According to AAA, in 2015, large trucks were involved in more than 400,000 crashes that resulted in more than 4,000 deaths and 116,000 injuries — a 4% increase from 2014. AAA recommends that all large trucks, both existing and new, get equipped with cost effective technologies that improve safety for everyone on the road.
“There’s no question that truck safety technology saves lives,” said Dr. David Yang, executive director of the AAA Foundation for traffic safety. “This new research shows that the benefits of adding many of these technologies to trucks clearly outweigh the cost.”
The report, Leveraging Large Truck Technology and Engineering to Realize Safety Gains, examined the safety benefits and costs of installing four advanced safety technologies in both existing and new large trucks: lane departure warning systems; automatic emergency braking; air disc brakes; and video-based onboard safety monitoring systems.
Researchers found that the safety benefits i.e. lives saves, injuries prevented) outweight the costs of the systems purchased.
Research found that:
Lane departure warning systems can prevent up to 6,372 crashes, 1,342 injuries and 115 deaths each year.

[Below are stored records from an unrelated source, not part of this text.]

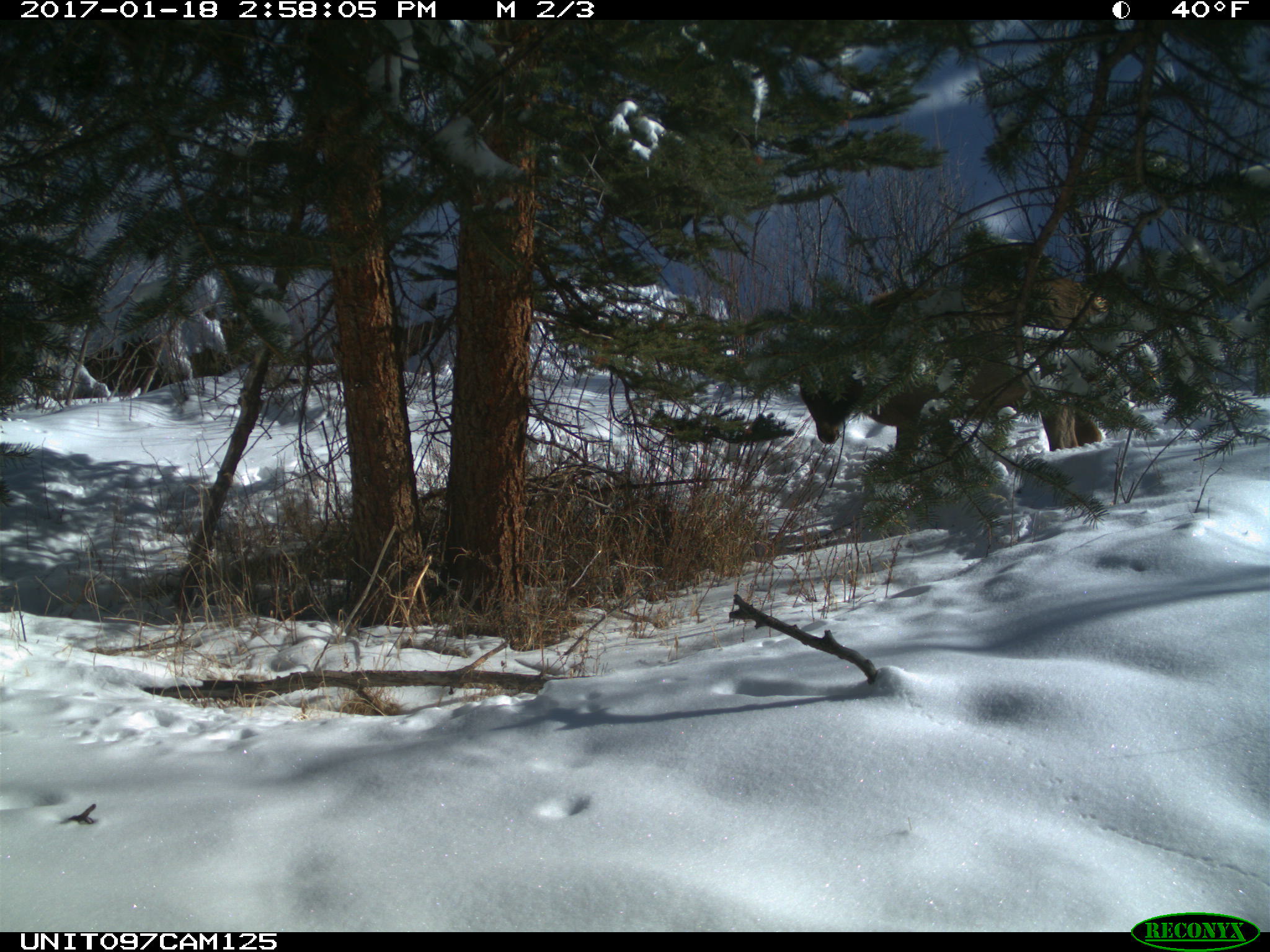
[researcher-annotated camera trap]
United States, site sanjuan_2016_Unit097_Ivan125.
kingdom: Animalia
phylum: Chordata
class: Mammalia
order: Artiodactyla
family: Cervidae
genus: Cervus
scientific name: Cervus elaphus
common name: red deer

Video-based onboard safety monitoring systems can prevent as many as 63,000 crashes, 17,733 injuries and 293 deaths each year.
Automatic emergency braking can prevent up to 5,294 crashes, 2,753 injuries and 55 deaths each year.
Air disc brakes can prevent up to 2,411 crashes, 1,447 injuries and 37 deaths each year.
Additionally, a recent AAA survey found that 61% of American adults feel less safe driving past a commercial truck than they do passing a passenger car.
The top three reasons are:
Trucks’ large size and length (28%)
Trucks have greater blind spots/less visibility (18%)
Trucks can drift or swerve out of their lane (14%)
However 26% of U.S. adults say adding safety technology to large trucks would help them feel better about sharing the road.
“It’s understandable that many motorists are fearful and feel vulnerable when traveling near large trucks,” said Jake Nelson, AAA director of traffic safety advocacy and research. “Adding these safety technologies to the trucking fleet is not only cost effective, but doing so helps to alleviate driver concerns and prevents crashes. In the long run, it’s a win-win for industry and drivers nationwide.”